In Simple Made Easy, Rich Hickey talks about the difference between “simple” (i.e., uncomplicated) and “easy” (i.e., convenient). This is just one of the many great talks that are available on YouTube and other sites.
As much as I like these talks, a couple of things disturb me about them. First, the video content (especially slides and screencasts) isn’t easy for blind users to access. Second, there isn’t any way to index the content of the slides.
I’ve mused for some years about ways to improve this situation, but it always seemed like an insuperable challenge. However, advances in the Elixir ecosystem (e.g., Broadway, Bumblebee, Nx) may be bringing a relatively simple solution into reach. If you find this (speculative!) notion appealing, please read on, comment, etc.
Problem Description
A typical, well-edited conference presentation video will show the speaker, some slides and/or screen content, and perhaps a banner giving the talk and/or conference name, etc. The layout will vary, based on the taste of the person doing the video editing.
So much for input. The desired output would be a set of time-stamped summaries of the slides, preferably in a format such as Markdown. This could be used, along with the audio stream, to allow a blind user to gain access to most of the material being presented. It could also give any interested party an easy way to search for keywords, etc.

→ **EXTRACTED INFORMATION**:
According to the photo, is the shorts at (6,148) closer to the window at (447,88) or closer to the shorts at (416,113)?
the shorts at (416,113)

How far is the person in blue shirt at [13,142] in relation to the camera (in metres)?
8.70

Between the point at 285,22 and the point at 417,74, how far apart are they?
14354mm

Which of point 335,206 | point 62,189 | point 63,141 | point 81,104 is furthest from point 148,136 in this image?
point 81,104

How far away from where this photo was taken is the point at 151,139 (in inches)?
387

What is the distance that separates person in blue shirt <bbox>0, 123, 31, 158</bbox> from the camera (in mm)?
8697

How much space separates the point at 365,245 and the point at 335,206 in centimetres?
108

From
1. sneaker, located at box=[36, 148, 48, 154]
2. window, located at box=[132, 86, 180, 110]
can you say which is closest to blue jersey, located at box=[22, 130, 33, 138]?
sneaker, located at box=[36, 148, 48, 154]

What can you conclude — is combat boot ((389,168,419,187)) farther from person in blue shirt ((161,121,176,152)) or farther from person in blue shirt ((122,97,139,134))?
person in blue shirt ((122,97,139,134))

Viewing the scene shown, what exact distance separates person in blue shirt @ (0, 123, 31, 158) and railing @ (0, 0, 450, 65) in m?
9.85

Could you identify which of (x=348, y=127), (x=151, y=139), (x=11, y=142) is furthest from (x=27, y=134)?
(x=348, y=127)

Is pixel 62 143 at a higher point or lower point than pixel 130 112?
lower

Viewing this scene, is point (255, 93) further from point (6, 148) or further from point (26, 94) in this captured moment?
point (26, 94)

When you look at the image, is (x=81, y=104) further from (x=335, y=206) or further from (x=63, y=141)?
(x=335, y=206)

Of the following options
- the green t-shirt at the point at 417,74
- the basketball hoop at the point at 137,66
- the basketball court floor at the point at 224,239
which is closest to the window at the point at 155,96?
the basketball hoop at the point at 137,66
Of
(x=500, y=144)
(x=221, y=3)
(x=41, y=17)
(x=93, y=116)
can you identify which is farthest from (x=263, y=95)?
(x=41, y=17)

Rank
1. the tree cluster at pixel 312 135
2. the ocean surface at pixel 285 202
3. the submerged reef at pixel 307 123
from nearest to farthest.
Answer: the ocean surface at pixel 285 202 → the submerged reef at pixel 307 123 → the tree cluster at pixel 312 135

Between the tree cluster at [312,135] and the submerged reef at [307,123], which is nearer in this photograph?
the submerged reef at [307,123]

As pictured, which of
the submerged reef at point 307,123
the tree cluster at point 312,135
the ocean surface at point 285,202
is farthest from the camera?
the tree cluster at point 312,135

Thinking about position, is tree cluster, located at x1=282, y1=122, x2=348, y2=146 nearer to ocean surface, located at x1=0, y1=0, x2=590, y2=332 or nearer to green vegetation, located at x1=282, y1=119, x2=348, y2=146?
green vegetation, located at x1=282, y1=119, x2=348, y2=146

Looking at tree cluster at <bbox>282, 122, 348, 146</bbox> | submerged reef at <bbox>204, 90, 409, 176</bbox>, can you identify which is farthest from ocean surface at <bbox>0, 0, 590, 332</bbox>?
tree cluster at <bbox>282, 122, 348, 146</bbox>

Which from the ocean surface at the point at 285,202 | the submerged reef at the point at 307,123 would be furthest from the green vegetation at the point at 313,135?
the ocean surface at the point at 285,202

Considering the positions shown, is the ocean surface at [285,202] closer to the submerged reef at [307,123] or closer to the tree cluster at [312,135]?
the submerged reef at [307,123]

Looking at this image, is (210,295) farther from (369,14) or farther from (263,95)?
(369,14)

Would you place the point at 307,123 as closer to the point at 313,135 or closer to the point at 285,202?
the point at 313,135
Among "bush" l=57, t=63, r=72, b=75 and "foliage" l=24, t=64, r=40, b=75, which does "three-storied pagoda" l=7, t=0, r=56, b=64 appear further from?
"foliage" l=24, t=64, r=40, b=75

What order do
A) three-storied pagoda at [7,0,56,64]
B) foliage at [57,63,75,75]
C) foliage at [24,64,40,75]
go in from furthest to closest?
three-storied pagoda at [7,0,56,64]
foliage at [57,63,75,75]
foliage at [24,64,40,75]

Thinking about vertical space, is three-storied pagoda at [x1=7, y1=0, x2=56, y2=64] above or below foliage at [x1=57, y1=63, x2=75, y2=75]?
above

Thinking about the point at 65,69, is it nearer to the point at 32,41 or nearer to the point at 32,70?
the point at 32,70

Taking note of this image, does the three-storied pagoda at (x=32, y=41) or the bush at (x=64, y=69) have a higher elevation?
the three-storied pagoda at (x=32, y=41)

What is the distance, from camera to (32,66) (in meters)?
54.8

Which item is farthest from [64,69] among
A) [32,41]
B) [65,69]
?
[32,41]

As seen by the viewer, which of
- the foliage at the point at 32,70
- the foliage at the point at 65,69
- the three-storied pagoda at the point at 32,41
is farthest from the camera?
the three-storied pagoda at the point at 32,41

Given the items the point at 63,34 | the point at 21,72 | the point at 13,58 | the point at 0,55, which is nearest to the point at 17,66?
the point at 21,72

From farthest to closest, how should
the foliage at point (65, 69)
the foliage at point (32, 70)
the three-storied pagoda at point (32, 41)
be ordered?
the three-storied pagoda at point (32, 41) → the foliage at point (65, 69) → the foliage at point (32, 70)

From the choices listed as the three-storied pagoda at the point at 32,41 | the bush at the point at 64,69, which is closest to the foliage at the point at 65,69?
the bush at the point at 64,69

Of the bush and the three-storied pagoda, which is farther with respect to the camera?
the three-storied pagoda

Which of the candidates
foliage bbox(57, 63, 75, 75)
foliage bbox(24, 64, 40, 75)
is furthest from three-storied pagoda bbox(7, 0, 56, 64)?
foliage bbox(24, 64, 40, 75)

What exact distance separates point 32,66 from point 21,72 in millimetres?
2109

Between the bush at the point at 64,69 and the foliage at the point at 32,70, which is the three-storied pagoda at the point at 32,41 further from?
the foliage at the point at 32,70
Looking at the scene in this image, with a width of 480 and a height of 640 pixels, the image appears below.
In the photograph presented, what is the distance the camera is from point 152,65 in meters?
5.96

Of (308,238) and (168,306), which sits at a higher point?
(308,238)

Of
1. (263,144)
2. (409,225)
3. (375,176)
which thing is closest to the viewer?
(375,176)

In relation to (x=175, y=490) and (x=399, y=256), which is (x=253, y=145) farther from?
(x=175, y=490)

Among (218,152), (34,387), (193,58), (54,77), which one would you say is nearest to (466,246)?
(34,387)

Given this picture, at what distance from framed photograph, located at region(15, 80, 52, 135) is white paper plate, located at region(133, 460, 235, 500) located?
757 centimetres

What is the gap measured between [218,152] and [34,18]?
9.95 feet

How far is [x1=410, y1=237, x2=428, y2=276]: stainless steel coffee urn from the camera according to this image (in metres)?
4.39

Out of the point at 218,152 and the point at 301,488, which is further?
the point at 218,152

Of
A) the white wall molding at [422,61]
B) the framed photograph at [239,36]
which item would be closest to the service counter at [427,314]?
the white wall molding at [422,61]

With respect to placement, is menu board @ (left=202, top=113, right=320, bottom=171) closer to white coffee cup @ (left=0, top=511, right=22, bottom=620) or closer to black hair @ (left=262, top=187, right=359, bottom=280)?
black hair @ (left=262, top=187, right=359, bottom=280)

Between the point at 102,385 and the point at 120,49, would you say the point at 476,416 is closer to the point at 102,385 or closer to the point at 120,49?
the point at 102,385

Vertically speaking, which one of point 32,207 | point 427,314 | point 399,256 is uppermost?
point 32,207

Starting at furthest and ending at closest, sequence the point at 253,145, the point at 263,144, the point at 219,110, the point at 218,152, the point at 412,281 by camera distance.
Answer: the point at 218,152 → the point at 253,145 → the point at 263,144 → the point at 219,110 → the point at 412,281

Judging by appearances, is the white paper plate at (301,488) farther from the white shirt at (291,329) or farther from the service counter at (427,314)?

→ **PROBLEM DETAILS**: Reproduce the passage of the post on indexing conference talk videos that lies between "I’ve mused for" and "on, comment, etc.", inclusive. This data has no connection to the post.

→ **THE REPLY**:
I’ve mused for some years about ways to improve this situation, but it always seemed like an insuperable challenge. However, advances in the Elixir ecosystem (e.g., Broadway, Bumblebee, Nx) may be bringing a relatively simple solution into reach. If you find this (speculative!) notion appealing, please read on, comment, etc.